The epidemiologic literature contains many assessments of the role and potential value of cluster detection studies in revealing new causal insights for disease risk. Many of these are critical (e.g., Rothman Citation1990; Coory and Jordan Citation2013), noting that, with the exception of the very few remarkable instances mentioned above, rarely has detection of a cluster by itself directly revealed novel epidemiologic insight into unanticipated risk factors. As mentioned above, a primary epidemiologic concern is the heterogeneity of exposures experienced by individuals within any suspected cluster (particularly if that cluster contains a large number of individuals).
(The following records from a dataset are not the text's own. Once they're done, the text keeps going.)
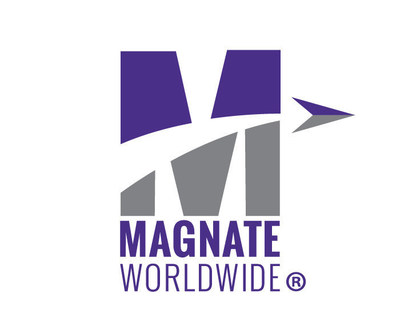 Magnate Worldwide (MWW) is building a premium logistics provider.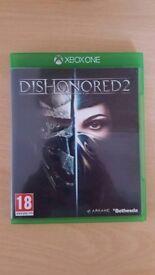 Dishonored 2 + Mafia 3 Xbox One games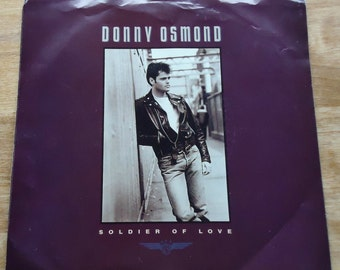 Donny Osmond Soldier of Love 45rpm Record with Picture Sleeve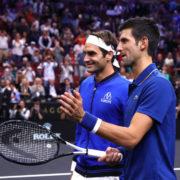 Federer e Djokovic
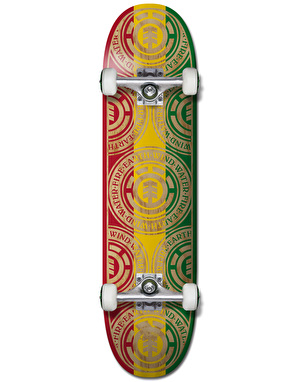 Element Rasta Seal Complete - 7.75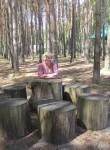 Oksana, 46  , Volodimir-Volinskiy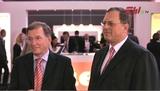 Josef Vanicek und Martin Melzer auf der Futura im Interview mit E&W TV.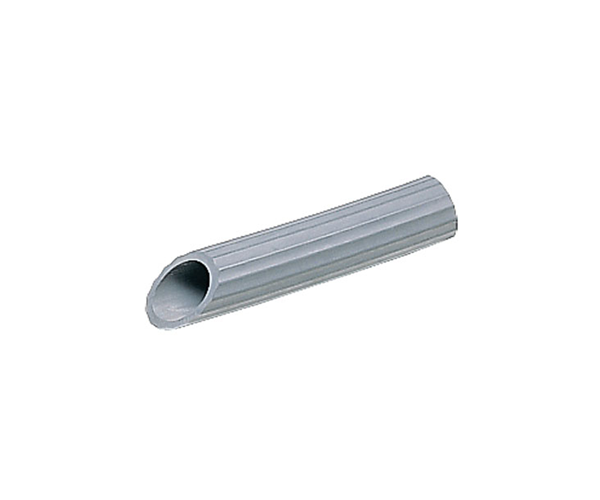 Stihl angled rubber nozzle (SE61 - SE122)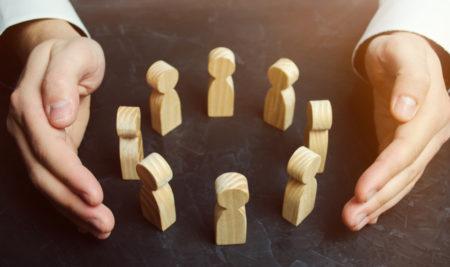 La importancia de la gestión de recursos humanos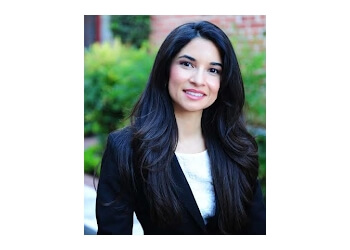 Fullerton immigration lawyer Belen Gomez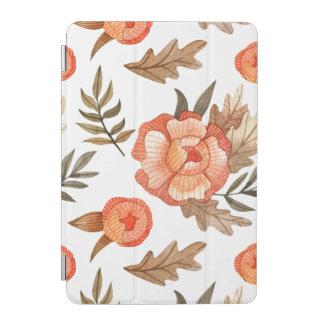 Capa Para iPad Mini Teste padrão de flor tirado do batik do outono mão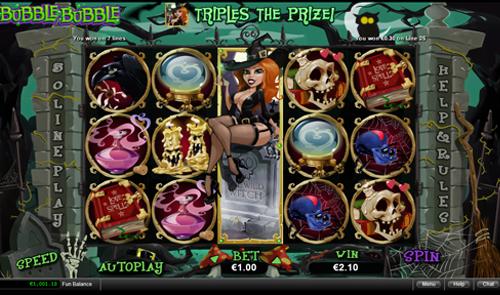 bubble-bubble-slots-game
A second epidemiologic concern regards the accuracy of small area disease rate estimates. The accuracy of local estimated rates is driven by the accuracy of the local case count and the accuracy of the local count of individuals at risk. Inaccuracies in an observed increase in a local area's risk estimate could be due to a single case mistakenly assigned to an incorrect address or to an underestimated number of individuals at risk. Thun and Sinks (Citation2004) cited two examples of the latter situation where initial suspiciously high cancer rates in small local areas within particular race groups were found to be due to underestimation of inter-Census migration of individuals in that race group into the area. When these projections of migration were corrected in the next decennial Census, the observed numbers of cases were found to be consistent with the numbers expected based on the corrected population demographics. Geographically small urban census areas with high population density, high rental property concentration, and high population mobility are particularly sensitive to such migration adjustments, a point we return to in discussion of the results from the five articles below.

The third basic epidemiological concern links the epidemiologic and statistical perspectives, that is, are the observed high rates statistically significant, that is, higher than we would expect to occur by chance? The use of statistical significance (p-values) is often a controversial topic in the epidemiologic literature, and accurately assessing significance of a suspected cluster is a challenging statistical issue (addressed in different ways by the authors below), leading some to call provocatively for an end to the use of statistical significance in cluster studies altogether (see recent article by Coory and Jordan Citation2013, and associated discussions).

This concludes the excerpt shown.